Passage given ▸
┄┄┄┄┄┄┄┄┄┄
# I'm A Believer (K)



## AmyKnits (Aug 20, 2011)

This is my "I'm A Believer" sweater designed by Susan Mills.

I love this for the versatility.... One sweater can be worn six ways AND it is a cardigan and cowl in one!

I knitted this sweater in Rowan Hemp Tweed DK weight yarn and loved working with it as well as the end result. I used a size 5US circular needle. I knitted the size SMALL to fit myself, but have a feeling this may "walk out of the house" on my daughter a time or two.

This was knitted seamlessly in the round. The "cardigan" was shaped entirely using short rows. The only major change I made was to knit long sleeves.... I just prefer to have warm arms as well. I used significantly more yarn than the pattern specified. Even without the addition of the sleeves, I used a few hundred (350) yards more than called for. I ended up using a total of 18 balls to knit the sweater. (1800 yards).

This yarn was new to me. I wouldn't hesitate to use it again/recommend it.
http://www.yarn.com/product/rowan-hemp-tweed-yarn/

I purchased this pattern in the book Classic Elite Yarns Sing, (11 great patterns in this little book) but it is available for purchase separately.

Thanks, Sox for reassuring me I was on the right track with the sleeves and for your advice! ❤


----------



## castingstitches (Oct 16, 2013)

Very interesting sweater. You did a great job!


----------



## GrapeJam (Oct 4, 2011)

You are quite an artist. What a great pattern, so versatile.


----------



## impatient knitter (Oct 5, 2011)

Fabulous job as usual, Amy!!!!!
...gloria


----------



## Hummingbird Haven (Oct 7, 2011)

Beautiful!


----------



## RandyPandy (May 6, 2011)

It must have been an interesting knit, very versatile sweater. Well done!


----------



## Dusti (Jan 23, 2012)

Masterful job and really neat garment.


----------



## Roses and cats (Apr 17, 2013)

What a interesting sweater. You do wonderful knits.


----------



## yooperdooper (Jan 3, 2013)
┄┄┄┄┄┄┄┄┄┄
To-do list ▸
a. In the sweater thread, how many balls of yarn did AmyKnits use in total?
b. Translate this sentence from the sweater thread into Spanish: "This was knitted seamlessly in the round."
c. Go on with the thread about the "I'm A Believer" sweater from the point where it stops.

Data excerpt ▸
┄┄┄┄┄┄┄┄┄┄
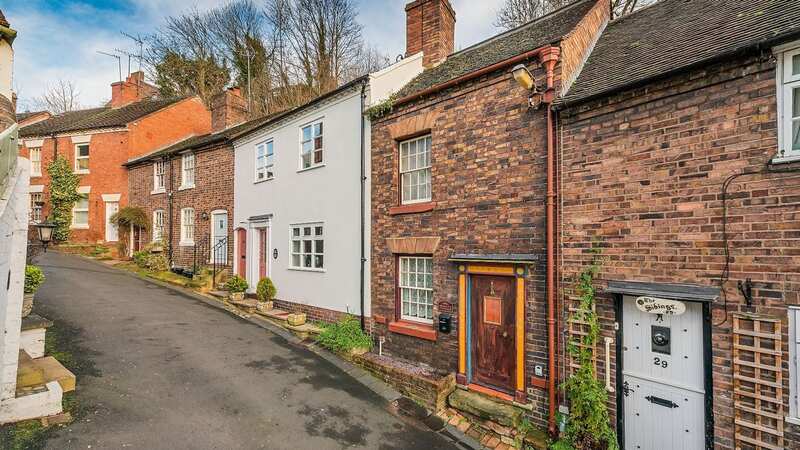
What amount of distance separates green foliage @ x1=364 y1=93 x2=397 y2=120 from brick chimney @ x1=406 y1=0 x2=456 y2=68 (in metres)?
┄┄┄┄┄┄┄┄┄┄
Task-by-task outputs ▸
a. 18 balls, or 1800 yards.

b. Esto se tejió sin costuras en redondo.

c.
That is one gorgeous professional job. I love it, but it's way beyond my skills. It looks like it could be found in a upscale store for a high price. Do you ever sell your work?


----------



## willi66 (Aug 30, 2012)

Beautiful


----------



## qod (Oct 15, 2011)

Very nice! I love Rowan yarns. Never been disappointed.


----------



## dragonflylace (Jul 2, 2012)

Great job Amy....what a wonderful concept. I don't have 1800 yards of worsted in my stash...wait a minute, maybe I should check to make sure..??? 

What size needle did you use?


----------



## marilyngf (Nov 5, 2011)

beautiful work Amy.


----------



## nannygoat (Jan 15, 2011)

Just beautiful.


----------



## edmondp (Feb 28, 2013)

Very unique! Well done!


----------



## UteWhite1128 (Dec 2, 2014)

What a wonderful piece - how neat! Great Job!


----------



## Michelle10n (Mar 23, 2012)

Amy, What a fabulous sweater / cardigan. you picked the perfect yarn, although I bet this added up very quickly

I seem to love everything you make.

Any chance I can 'borrow' this one too?


----------



## Cdambro (Dec 30, 2013)

Very pretty and so versatile. Great knitting!


----------



## jumbleburt (Mar 10, 2011)

That is so cool and I think the long sleeves were definitely a good choice. Great job!


----------



## Knittingkitty (Sep 25, 2011)

Wow, interesting design! I love the color, too!


----------



## calmdestiny (Nov 29, 2014)

All of your items have unique design ideas. Like the long sleeves, looks much better.
You have mentioned you have been knitting around 3 years, I can only dream I'm as good in 3. Have another year to "practice" Tancie


----------



## Aunty M (Jul 7, 2014)

AmyKnits said:


> This is my "I'm A Believer" sweater designed by Susan Mills.
> 
> I love this for the versatility.... One sweater can be worn six ways AND it is a cardigan and cowl in one!
> 
> ...


Your sweater is gorgeous. You definitely made the right call adding the long sleeves. They look great. The colour is also very versatile and will go with anything.


----------



## JoRae (Feb 5, 2013)

Gorgeous sweater and the long sleeves look much better. What a versatile piece and great color. I especially like the version that looks like a top. Nice job.


----------



## ompuff (Apr 9, 2011)

castingstitches said:


> Very interesting sweater. You did a great job!


 :thumbup: :thumbup:


----------



## bwtyer (Oct 31, 2012)

What an interesting design! And lovely knitting by you, as usual! Thanks for sharing.


----------



## njbetsy (Apr 18, 2012)

How did you change the sleeves to make them long? Great sweater! Great meeting as usual, Amy.


----------



## 44gram (Dec 10, 2011)

Hi, Amy. Your sweater is gorgeous. But then all your work is gorgeous Just wondering why you needed so much more yarn. Was your needle smaller, or sweater longer???


----------



## Maryannee (Jul 17, 2012)

What a wonderful sweater/cowl/whatever! An amazing design. Love it. You find the best patterns,Amy. Thank you.


----------



## Naneast (Jun 12, 2011)

Awesome.. Love it.. :thumbup:


----------



## sockit2me (Jan 26, 2013)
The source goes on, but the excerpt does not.